### 所附文章
§

编辑家贺鸿钧

2020-05-13 14:31张艳茜
美文 2020年9期
关键词:延河编辑部作家

张艳茜

尽管早已清楚,人生其实就是一场毫无意义的旅程,我们自己既无法选择搭上哪班车,也无法选择我们的起点在何时何地,一切来得都非常偶然,而终点又是不用期待的。史铁生说过:“死是一件无须乎着急去做的事,是一件无论怎样耽搁也不会错过了的事,一个必然会降临的节日。”但是,当穆涛兄将贺鸿钧老师逝世的噩耗电话传来时,我仍然无法接受,总感觉像贺老师这样的人是与“离世”毫不相干的。且贺老师走得如此迅忽,我一时语塞,哀从心生。一首诗中的几句,就萦绕心头,这是《延河》曾经的副主编余念,笔名玉杲的诗人,悼念冯雪峰的诗句:

我不相信你会死,

光不死,诗不死,思想不死,

难道你会死吗?

偶然来到这个世界的我们,短暂的一生旅程,其实如流星般一闪而过。无数的人与你毫无关系,无数的人又与你擦肩而过。还有一些人,虽然暂时和你坐在了一辆列车里,却完全形同陌路,匆匆间,就可能天各一方。而能够始终在你的身旁,从陌生到相识到相知,并和你一同在旅行中,既能享受快乐,又能分担艰辛的,可是大浪淘沙寥寥无几了。

作为晚生后辈,虽未有幸在编辑岗位上,得到贺鸿钧老师的亲自指点与教诲,但是在我人生旅途中,我极为幸运地与贺老师在“同一条河”——《延河》上航行过,而她与一批杰出的文学编辑前辈,就像是航道上的灯塔,一直指引并照亮我前行。

现在门牌号是建国路83号的陕西省作协大院,曾经是国民党高级将领高桂滋的公馆。高桂滋公馆这个大院,院中有院,是个十分讲究的庭院式建筑,曾经有三个相对封闭完整的四合院,全部用青砖铺地,别有一番清幽古朴的感觉,每个院子,都种着较为名贵的树。

1954年11月,中国作家协会西安分会成立,之前作家协会筹委会负责人王汶石带人在西安城多个地方考察选择地址,最后选定在当时门牌号为建国路7号的高桂滋公馆。多年后,贺鸿钧对当年的省作协大院记忆犹新,那时,她刚刚结束中央文学讲习所的学习回到西安:“1955年春,我和丈夫李若冰走进作协大院,好不惊喜,门口鱼池的喷头水花飞舞,旁边是座大礼堂,礼堂旁的耳房还承载着重要的历史事件。1936年西安事变,张学良、杨虎城二将军在临潼的山上找到蒋介石,把他带到这里,耳房就是开始谈判的地方。前边是一个不小的花园,各种树木果木郁郁葱葱,葡萄藤搭起了一个一个环形的走廊,正是散步健身的极好场地。往前跨过圆门之后,是布局完全相似的三进四合院。”

§

### 数据内容
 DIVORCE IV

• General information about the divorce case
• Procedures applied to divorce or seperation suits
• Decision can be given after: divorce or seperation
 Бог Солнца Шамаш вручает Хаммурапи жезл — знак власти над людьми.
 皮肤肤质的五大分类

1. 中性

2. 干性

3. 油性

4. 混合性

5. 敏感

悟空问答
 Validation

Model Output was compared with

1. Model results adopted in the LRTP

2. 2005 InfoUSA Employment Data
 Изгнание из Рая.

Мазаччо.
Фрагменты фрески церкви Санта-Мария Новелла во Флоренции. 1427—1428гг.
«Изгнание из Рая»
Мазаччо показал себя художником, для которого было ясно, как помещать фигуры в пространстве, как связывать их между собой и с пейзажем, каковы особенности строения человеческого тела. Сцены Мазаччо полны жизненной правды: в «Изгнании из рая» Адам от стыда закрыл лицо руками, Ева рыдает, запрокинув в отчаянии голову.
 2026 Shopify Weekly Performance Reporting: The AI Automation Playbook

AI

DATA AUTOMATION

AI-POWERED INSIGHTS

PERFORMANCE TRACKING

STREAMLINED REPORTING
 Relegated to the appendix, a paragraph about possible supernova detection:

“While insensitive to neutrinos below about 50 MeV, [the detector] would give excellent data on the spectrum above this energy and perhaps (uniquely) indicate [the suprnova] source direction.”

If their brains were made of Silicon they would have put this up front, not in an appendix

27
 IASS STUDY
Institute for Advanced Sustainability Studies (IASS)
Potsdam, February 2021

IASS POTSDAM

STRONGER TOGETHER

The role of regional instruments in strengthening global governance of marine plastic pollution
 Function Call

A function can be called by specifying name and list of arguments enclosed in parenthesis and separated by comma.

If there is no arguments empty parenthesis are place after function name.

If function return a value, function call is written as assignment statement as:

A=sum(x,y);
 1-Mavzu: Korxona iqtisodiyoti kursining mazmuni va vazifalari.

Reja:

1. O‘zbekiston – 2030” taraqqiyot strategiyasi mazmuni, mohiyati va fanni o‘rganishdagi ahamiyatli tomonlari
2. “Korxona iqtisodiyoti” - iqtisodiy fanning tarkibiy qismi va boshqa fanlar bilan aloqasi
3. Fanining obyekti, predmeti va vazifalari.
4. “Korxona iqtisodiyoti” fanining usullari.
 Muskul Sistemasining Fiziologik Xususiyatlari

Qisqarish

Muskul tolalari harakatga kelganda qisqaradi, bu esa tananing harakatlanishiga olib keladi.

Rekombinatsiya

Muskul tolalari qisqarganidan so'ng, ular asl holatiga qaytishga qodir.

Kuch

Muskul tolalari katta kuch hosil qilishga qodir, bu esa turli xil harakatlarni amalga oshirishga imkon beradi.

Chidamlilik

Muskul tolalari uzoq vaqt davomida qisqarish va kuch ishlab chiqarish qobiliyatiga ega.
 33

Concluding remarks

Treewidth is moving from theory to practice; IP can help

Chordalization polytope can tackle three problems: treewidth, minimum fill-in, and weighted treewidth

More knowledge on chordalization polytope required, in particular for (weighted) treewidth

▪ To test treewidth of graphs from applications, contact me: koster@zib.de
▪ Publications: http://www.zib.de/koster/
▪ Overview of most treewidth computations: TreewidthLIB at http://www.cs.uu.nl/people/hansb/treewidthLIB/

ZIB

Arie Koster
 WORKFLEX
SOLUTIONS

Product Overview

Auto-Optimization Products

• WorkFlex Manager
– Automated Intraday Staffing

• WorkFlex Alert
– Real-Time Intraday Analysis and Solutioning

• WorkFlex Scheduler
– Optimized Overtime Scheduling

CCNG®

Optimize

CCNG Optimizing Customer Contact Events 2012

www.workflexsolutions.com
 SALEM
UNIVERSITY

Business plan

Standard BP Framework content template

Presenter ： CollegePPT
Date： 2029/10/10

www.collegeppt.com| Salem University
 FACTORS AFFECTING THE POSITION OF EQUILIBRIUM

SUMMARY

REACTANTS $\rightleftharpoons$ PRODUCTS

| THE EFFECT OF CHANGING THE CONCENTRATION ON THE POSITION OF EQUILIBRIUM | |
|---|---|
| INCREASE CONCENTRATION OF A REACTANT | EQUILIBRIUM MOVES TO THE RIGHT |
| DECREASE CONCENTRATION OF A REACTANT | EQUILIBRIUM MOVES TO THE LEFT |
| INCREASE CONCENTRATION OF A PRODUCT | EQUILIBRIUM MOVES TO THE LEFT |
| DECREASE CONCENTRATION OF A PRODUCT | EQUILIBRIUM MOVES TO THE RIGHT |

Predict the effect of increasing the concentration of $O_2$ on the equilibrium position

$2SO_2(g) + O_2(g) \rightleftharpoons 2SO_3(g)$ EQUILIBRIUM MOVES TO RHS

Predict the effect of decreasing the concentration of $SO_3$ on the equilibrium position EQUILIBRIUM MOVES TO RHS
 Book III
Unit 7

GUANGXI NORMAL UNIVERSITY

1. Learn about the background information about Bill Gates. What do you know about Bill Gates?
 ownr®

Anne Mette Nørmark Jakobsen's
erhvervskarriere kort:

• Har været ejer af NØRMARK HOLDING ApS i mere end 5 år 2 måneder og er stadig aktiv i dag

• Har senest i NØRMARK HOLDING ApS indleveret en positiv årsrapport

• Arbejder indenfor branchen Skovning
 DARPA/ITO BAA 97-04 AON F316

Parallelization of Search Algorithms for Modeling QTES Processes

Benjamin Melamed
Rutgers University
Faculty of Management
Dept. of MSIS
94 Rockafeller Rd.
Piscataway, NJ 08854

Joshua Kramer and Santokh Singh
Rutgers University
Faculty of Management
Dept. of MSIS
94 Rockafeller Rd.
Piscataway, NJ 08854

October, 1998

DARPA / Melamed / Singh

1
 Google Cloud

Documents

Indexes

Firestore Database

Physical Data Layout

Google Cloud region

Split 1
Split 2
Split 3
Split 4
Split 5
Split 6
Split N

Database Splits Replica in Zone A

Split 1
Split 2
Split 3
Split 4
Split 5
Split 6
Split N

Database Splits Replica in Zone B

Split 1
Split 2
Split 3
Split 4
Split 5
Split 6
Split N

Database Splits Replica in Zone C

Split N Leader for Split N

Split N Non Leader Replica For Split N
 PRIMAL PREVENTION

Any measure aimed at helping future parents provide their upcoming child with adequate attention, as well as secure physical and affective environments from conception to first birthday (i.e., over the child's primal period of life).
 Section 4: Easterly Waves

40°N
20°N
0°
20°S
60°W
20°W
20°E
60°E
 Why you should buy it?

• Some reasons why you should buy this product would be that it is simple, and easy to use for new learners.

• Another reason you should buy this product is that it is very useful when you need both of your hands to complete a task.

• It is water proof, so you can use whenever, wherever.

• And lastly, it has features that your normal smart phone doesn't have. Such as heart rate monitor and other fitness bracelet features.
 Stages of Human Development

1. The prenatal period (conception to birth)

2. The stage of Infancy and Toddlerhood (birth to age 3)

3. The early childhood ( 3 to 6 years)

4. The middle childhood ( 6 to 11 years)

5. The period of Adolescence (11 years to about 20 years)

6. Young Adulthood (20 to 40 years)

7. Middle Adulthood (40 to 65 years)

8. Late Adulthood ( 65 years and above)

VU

§

### 任务说明
(a) 请将纪念贺鸿钧的文章中从“尽管早已清楚,人生其实就是一”到“灯塔,一直指引并照亮我前行。”的部分原样抄写出来。
(b) 根据纪念贺鸿钧的文章,中国作家协会西安分会是在什么时候成立的?
(c) 请从纪念贺鸿钧的文章最后一句之后接着往下写。
上述数据不必参考。

### 逐项答案
(a)
尽管早已清楚,人生其实就是一场毫无意义的旅程,我们自己既无法选择搭上哪班车,也无法选择我们的起点在何时何地,一切来得都非常偶然,而终点又是不用期待的。史铁生说过:“死是一件无须乎着急去做的事,是一件无论怎样耽搁也不会错过了的事,一个必然会降临的节日。”但是,当穆涛兄将贺鸿钧老师逝世的噩耗电话传来时,我仍然无法接受,总感觉像贺老师这样的人是与“离世”毫不相干的。且贺老师走得如此迅忽,我一时语塞,哀从心生。一首诗中的几句,就萦绕心头,这是《延河》曾经的副主编余念,笔名玉杲的诗人,悼念冯雪峰的诗句:

我不相信你会死,

光不死,诗不死,思想不死,

难道你会死吗?

偶然来到这个世界的我们,短暂的一生旅程,其实如流星般一闪而过。无数的人与你毫无关系,无数的人又与你擦肩而过。还有一些人,虽然暂时和你坐在了一辆列车里,却完全形同陌路,匆匆间,就可能天各一方。而能够始终在你的身旁,从陌生到相识到相知,并和你一同在旅行中,既能享受快乐,又能分担艰辛的,可是大浪淘沙寥寥无几了。

作为晚生后辈,虽未有幸在编辑岗位上,得到贺鸿钧老师的亲自指点与教诲,但是在我人生旅途中,我极为幸运地与贺老师在“同一条河”——《延河》上航行过,而她与一批杰出的文学编辑前辈,就像是航道上的灯塔,一直指引并照亮我前行。

(b) 1954年11月。

(c)
1985年7月,我从西北大学中文系毕业,被分配到陕西省作协,进入了门牌号已改为建国路71号的大院,成为《延河》文学期刊的编辑。当时的省作协行政部门在“高桂滋公馆”的前边院落办公,《延河》编辑部和《小说评论》编辑部,在三个四合院中的两个小四合院办公。

曾经我在报刊书籍上见到的大名:胡采、李若冰、杜鹏程、王汶石、路遥、陈忠实等作家,突然以活生生的形象,行走在省作协大院里,出现在我面前,令我好生激动也好生紧张。这些作家们看似很平常,他们有着普通人一样的笑容,高兴时开怀大笑;他们也有普通人一样的情绪,激动时亦慷慨激昂。他们穿着朴素,走在街上,不点破身份,很难将他们和著名作家联系在一起。他们聚在一起时谈文学、谈时政、谈足球、唠家常,然后各自回到自己简陋的写字间,坐在嘎嘎作响的旧式藤椅上,伏在漆面斑驳的写字台前。那时,跃然纸上的文字,就使他们不一般了。他们的思想,他们的睿智,他们创造的形象,随同他们的文字跳跃着,高大着。一个一个的创作成果,也随着这些文字变为印刷品,不断地为人们制造着文学的盛宴。今天这个作家的小说获奖了,明天那个作家的长篇出版获得好评了,这些讯息,接二连三在省作协的院子里传播着。

中国当代文学的发生,延续了延安时期的文艺传统,借助“解放区文学”的资源和助力,形成于陕北红色根据地政权稳固以后的陕西文学,得到快速发展,从20世纪40年代到现在,陕西文学薪火相传三四代,在中国当代文学格局中,不仅成为其中不可或缺的部分,而且有着巨大的贡献。如同陕西作家一样,创刊于1956年的《延河》文学期刊,也在薪火相传中,形成了三四代编辑的继承。

在文学期刊这个园地里,由陕西省作协主办的《延河》文学期刊,因曾经发表了大量享誉文坛的优秀作品,在中国当代文学发展史上,扮演了极为重要的角色,是中国当代文学史不能不捉笔书写的一个刊物。

从1956年《延河》创刊,到“文革”后期改办《陕西文艺》,再到“文革”结束后的20世纪80年代、90年代,《延河》能够与陕西作家一起,成为中国当代文学不容忽视的一部分,其中的原因,當然是陕西作家队伍的强大,但同时,也因为当时的《延河》编辑力量的强大。这个团队中的大多数,既是优秀的作家、理论家,又是优秀的编辑家。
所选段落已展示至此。